Objective A :: From the network assignment passage, list what the text says generalized cost may include on highway networks and on transit networks.
Objective B :: Extend the passage on network assignment in transportation planning, picking up right after its final sentence.

Selected extract ::
*****

In the metropolitan transportation planning and analysis, the network assignment specifically involves estimating travelers’ route choice behavior when travel destinations and mode of travel are known. Origin-destination travel demand are assigned to a transportation network in order to estimate traffic flows and network travel conditions such as travel time. These estimated outputs from network assignment are compared against observed data such as traffic counts for model validation.

Caption:Example for a network assignment showing link-level truck volumes

Network assignment is a mathematical problem which is solved by a solution algorithm through the use of computer. It is usually resolved as a travel cost optimization problem for each origin-destination pair on a model network. For every origin-destination pair, a path is selected that minimizes travel costs. The simplest kind of travel cost is travel time from beginning to end of the trip. A more complex form of travel cost, called generalized cost, may include combinations of other costs of travel such as toll cost and auto operating cost on highway networks. Transit networks may include within generalized cost weights to emphasize out-of-vehicle time and penalties to represent onerous tasks. Usually, monetary costs of travel, such as tolls and fares, are converted to time equivalent based on an estimated value of time. The shortest path is found using a path finding algorithm.

*****

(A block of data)

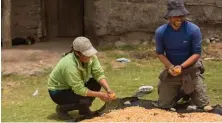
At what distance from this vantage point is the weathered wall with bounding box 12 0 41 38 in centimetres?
1265

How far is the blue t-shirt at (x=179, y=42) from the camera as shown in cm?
568

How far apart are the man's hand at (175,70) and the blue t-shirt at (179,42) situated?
19 cm

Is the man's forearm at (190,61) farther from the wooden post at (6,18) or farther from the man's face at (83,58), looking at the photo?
the wooden post at (6,18)

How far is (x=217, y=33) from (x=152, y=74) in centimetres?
309

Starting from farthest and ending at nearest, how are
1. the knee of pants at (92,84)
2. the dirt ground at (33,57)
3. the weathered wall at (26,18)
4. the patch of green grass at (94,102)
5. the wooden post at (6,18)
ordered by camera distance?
the weathered wall at (26,18) → the wooden post at (6,18) → the dirt ground at (33,57) → the patch of green grass at (94,102) → the knee of pants at (92,84)

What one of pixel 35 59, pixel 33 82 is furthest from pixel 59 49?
pixel 33 82

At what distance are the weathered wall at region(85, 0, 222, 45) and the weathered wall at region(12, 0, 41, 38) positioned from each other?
7.42ft

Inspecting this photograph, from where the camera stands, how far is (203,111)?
5.62 m

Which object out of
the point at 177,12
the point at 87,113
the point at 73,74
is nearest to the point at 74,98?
the point at 87,113

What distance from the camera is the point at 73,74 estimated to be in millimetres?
5328

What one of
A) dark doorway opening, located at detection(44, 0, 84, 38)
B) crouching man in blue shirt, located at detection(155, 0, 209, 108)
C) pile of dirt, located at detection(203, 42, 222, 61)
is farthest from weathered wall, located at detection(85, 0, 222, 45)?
crouching man in blue shirt, located at detection(155, 0, 209, 108)

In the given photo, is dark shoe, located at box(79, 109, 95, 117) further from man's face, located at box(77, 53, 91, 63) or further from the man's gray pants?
the man's gray pants

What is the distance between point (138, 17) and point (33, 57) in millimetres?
2484

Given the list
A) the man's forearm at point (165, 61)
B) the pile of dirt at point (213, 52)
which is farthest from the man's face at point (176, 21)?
the pile of dirt at point (213, 52)
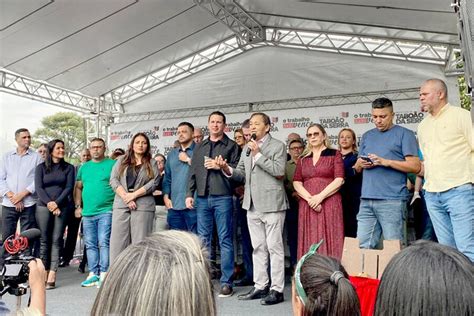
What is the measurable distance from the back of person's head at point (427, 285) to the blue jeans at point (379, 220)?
6.95 feet

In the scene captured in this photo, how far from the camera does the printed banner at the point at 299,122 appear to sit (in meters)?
7.05

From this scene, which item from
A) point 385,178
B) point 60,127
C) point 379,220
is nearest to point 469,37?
point 385,178

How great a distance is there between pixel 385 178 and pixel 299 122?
492 centimetres

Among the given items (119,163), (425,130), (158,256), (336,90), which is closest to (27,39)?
(119,163)

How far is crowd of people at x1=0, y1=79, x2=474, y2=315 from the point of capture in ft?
9.03

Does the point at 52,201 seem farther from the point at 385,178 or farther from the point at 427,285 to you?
the point at 427,285

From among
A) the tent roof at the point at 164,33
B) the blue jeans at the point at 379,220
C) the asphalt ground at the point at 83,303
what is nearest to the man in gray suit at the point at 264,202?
the asphalt ground at the point at 83,303

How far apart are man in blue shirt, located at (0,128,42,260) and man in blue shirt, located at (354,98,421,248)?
3.08 m

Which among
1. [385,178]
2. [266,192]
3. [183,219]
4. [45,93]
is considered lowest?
[183,219]

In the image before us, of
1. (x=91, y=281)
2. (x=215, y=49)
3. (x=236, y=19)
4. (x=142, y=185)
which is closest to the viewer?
(x=142, y=185)

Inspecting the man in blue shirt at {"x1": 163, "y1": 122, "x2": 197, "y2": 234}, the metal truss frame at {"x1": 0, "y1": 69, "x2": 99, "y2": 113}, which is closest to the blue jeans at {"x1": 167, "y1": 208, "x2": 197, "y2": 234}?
the man in blue shirt at {"x1": 163, "y1": 122, "x2": 197, "y2": 234}

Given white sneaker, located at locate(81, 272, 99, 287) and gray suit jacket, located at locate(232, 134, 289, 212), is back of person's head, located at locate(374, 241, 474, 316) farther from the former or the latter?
white sneaker, located at locate(81, 272, 99, 287)

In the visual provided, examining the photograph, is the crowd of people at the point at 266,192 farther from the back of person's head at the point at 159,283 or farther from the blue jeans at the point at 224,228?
the back of person's head at the point at 159,283

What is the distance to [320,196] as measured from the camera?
3.35m
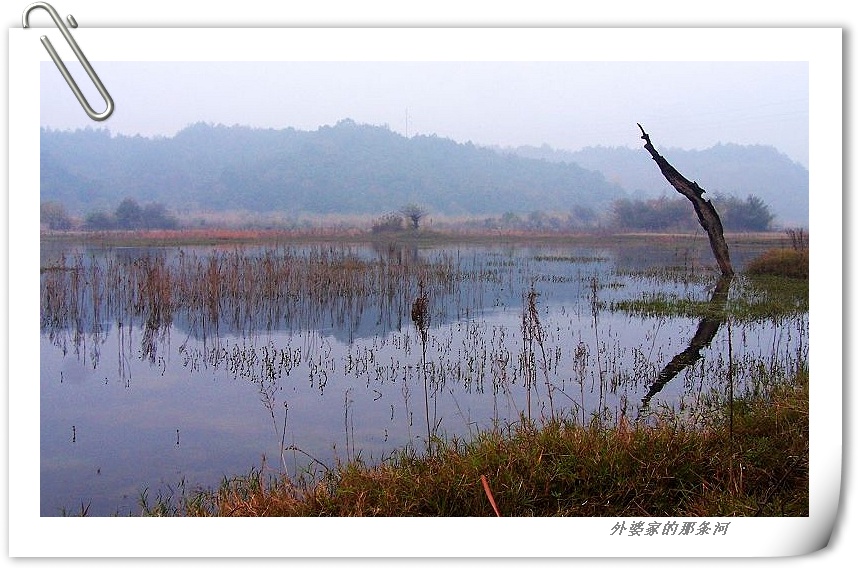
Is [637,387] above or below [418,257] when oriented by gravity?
below

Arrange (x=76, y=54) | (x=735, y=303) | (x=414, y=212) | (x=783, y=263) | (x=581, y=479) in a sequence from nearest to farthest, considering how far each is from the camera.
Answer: (x=76, y=54)
(x=581, y=479)
(x=783, y=263)
(x=414, y=212)
(x=735, y=303)

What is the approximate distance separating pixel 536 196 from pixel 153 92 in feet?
5.28

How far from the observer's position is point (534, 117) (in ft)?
11.2

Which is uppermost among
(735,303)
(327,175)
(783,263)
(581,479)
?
(327,175)

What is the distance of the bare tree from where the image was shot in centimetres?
348

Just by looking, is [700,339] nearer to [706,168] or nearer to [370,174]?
[706,168]

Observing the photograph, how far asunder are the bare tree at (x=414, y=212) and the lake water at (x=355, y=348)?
6.0 inches

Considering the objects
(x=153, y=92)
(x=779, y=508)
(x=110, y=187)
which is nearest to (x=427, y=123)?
(x=153, y=92)

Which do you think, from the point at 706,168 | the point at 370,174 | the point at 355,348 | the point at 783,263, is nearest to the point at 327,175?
the point at 370,174

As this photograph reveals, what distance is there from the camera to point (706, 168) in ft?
11.5

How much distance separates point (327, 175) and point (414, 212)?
0.41 meters

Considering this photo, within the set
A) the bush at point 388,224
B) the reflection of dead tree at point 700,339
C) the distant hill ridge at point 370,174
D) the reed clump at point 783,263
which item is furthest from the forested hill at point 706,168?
the bush at point 388,224

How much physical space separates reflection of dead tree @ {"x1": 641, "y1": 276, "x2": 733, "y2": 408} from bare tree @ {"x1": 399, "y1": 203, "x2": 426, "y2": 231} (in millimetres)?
1238

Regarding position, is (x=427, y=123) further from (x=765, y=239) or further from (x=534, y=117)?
(x=765, y=239)
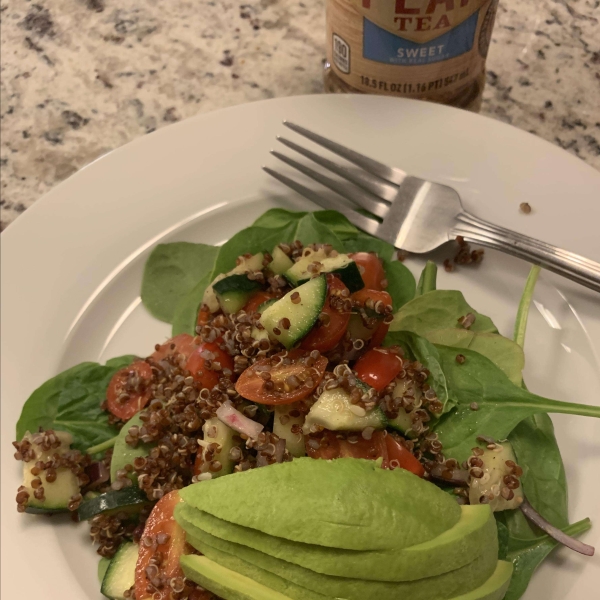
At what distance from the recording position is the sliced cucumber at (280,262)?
61.7 inches

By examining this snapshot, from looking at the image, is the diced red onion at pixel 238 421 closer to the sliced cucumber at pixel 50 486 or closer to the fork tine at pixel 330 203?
the sliced cucumber at pixel 50 486

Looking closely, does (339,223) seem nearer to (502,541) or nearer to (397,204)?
(397,204)

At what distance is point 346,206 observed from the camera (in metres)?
1.75

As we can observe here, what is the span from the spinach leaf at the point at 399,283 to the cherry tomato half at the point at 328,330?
0.29 metres

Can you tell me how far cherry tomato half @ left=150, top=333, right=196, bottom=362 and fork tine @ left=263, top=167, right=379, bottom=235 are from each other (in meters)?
0.55

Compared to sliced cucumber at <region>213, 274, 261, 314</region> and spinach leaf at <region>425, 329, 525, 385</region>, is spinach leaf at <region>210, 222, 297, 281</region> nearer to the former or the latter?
sliced cucumber at <region>213, 274, 261, 314</region>

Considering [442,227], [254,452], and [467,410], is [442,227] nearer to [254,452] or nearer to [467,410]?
[467,410]

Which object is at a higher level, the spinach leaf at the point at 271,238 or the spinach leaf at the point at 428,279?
the spinach leaf at the point at 271,238

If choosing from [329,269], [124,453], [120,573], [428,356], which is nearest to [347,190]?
[329,269]

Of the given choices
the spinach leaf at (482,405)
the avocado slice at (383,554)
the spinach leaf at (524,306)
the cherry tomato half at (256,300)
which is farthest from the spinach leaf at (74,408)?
the spinach leaf at (524,306)

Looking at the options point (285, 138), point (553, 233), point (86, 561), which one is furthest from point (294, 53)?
point (86, 561)

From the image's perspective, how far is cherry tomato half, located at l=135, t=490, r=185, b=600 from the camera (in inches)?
46.8

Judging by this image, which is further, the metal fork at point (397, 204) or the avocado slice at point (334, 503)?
the metal fork at point (397, 204)

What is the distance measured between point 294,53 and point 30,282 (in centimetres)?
139
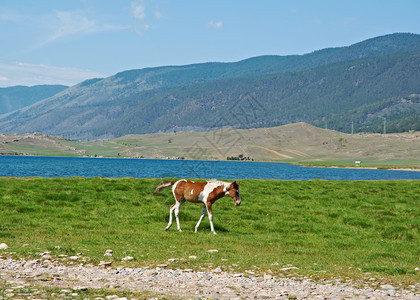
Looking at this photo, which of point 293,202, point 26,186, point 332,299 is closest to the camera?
point 332,299

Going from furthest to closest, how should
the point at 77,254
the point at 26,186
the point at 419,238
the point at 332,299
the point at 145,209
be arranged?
1. the point at 26,186
2. the point at 145,209
3. the point at 419,238
4. the point at 77,254
5. the point at 332,299

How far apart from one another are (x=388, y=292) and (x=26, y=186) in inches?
1158

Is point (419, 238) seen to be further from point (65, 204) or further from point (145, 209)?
point (65, 204)

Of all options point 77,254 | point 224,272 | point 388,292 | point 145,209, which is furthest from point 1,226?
point 388,292

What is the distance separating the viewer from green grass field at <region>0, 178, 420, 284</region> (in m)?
15.2

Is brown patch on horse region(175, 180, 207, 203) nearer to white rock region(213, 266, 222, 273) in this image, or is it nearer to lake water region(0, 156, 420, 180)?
white rock region(213, 266, 222, 273)

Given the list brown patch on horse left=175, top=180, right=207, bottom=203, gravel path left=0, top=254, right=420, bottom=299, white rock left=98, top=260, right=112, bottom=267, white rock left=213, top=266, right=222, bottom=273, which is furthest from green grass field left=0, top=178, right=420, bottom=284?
brown patch on horse left=175, top=180, right=207, bottom=203

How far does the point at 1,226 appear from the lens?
20.3 metres

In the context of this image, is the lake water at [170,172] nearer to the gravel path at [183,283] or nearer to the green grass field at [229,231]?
the green grass field at [229,231]

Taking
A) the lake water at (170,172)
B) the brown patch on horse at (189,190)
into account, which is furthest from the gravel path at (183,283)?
the lake water at (170,172)

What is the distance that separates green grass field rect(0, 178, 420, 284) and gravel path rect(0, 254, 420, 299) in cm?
101

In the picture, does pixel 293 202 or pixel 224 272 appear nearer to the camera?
pixel 224 272

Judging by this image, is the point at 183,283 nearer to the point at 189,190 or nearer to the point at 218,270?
the point at 218,270

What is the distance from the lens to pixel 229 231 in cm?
2184
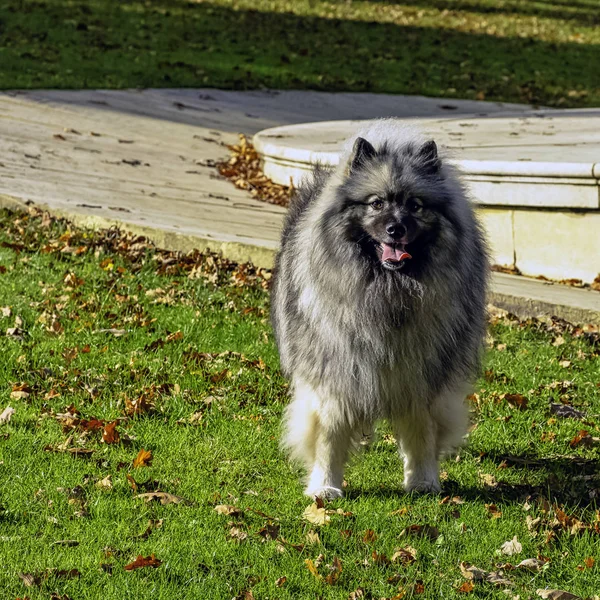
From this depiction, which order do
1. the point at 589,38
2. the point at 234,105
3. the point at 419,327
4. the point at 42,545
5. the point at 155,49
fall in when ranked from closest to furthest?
the point at 42,545, the point at 419,327, the point at 234,105, the point at 155,49, the point at 589,38

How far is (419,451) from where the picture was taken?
5.34m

*****

Exercise response A ::
Highway networks:
- toll cost
- auto operating cost

Transit networks:
- weights to emphasize out-of-vehicle time
- penalties to represent onerous tasks

Exercise response B ::
The surface transportation network can include the auto network, bus network, passenger rail network, bicycle network, pedestrian network, freight rail network, and truck network. Traditionally, passenger modes are handled separately from vehicular modes. For example, trucks and passenger cars may be assigned to the same network, but bus riders often are assigned to a separate transit network, even though buses travel over roads. Computing traffic volume on any of these networks first requires estimating network specific origin-destination demand. In metropolitan transportation planning practice in the United States, the most common network assignments employed are automobile, truck, bus, and passenger rail. Bicycle, pedestrian, and freight rail network assignments are not as frequently practiced.

Role of Network Assignment in Travel Forecasting

The urban travel forecasting process is analyzed within the context of four decision choices:

  • Personal Daily Activity
  • Locations to Perform those Activities
  • Mode of Travel to Activity Locations, and
  • Travel Route to the Activity Locations.

Usually, these four decision choices are named as Trip Generation, Trip Distribution, Mode Choice, and Traffic Assignment. There are variations in techniques on how these travel decision choices are modeled both in practice and in research. Generalized cost, which is typically in units of time and is an output of the path-choice step of the network assignment process, is the single most important travel input to other travel decision choices, such as where to travel and by which mode. Thus, the whole urban travel forecasting process relies heavily on network assignment. Generalized cost is also a major factor in predicting socio-demographic and spatial changes. To ensure consistency in generalized cost between all travel model components in a congested network, travel cost may be fed back to the earlier steps in the model chain. Such feedback is considered “best practice” for urban regional models. Outputs from network assignment are also inputs for estimating mobile source emissions as part of a review of metropolitan area transportation plans, a requirement under the Clean Air Act Amendments of 1990 for areas not in attainment of the National Ambient Air Quality Standard.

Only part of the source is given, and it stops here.